7. If an object finds its way into a body cavity, please don’t tell us an elaborate story about how it got there. Again, you aren’t the first, and you won’t be the last. “I was walking through the garden and and I slipped?” And what, that cucumber went right through your blue jeans, or do you garden in the nude? “I fell in the shower?” Bullseye! A direct hit. Don’t worry, it will be our little secret.
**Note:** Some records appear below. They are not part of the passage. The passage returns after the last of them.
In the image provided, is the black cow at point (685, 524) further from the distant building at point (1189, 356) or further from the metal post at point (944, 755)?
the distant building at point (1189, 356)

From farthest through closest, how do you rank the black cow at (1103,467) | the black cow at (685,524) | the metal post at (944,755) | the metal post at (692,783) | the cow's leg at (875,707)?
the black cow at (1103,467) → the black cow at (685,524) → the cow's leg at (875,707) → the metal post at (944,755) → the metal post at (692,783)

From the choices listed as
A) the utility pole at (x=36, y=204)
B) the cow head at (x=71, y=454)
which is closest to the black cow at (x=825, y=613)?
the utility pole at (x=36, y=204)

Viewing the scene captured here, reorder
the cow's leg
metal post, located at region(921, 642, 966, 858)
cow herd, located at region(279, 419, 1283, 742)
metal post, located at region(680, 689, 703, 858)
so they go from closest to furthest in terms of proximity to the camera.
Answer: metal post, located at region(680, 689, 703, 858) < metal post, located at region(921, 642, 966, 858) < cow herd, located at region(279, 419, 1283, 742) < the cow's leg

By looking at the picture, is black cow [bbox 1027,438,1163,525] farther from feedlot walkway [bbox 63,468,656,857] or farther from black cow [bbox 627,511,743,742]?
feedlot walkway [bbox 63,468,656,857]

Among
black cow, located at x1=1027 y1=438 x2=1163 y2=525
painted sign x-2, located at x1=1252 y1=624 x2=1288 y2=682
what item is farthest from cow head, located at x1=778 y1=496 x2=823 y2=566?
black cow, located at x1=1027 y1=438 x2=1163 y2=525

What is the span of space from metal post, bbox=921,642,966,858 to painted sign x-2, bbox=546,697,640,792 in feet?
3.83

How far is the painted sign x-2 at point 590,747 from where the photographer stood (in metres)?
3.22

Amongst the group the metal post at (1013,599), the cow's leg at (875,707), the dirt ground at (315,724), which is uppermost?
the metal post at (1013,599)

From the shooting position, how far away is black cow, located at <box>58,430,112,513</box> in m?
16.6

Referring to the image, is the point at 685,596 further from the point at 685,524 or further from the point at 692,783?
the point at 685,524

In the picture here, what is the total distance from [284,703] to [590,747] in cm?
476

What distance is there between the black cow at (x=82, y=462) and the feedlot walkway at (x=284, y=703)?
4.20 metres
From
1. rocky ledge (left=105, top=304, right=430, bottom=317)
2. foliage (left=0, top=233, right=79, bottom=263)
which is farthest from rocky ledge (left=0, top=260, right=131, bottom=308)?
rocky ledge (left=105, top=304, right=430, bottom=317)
Okay, in all seriousness. In my years in the ER, I’ve had the privilege to work with some of the best and most dedicated doctors, nurses, paramedics, techs, and orderlies in medicine. Day after day, they manage with too many patients, not enough resources, and a society that dumps every intractable problem on the ERs. It’s the only area of medicine where you can never, ever say, “No.” Through it all, they almost always manage to deal with whatever gets tossed their way — and they have a positive impact on countless lives.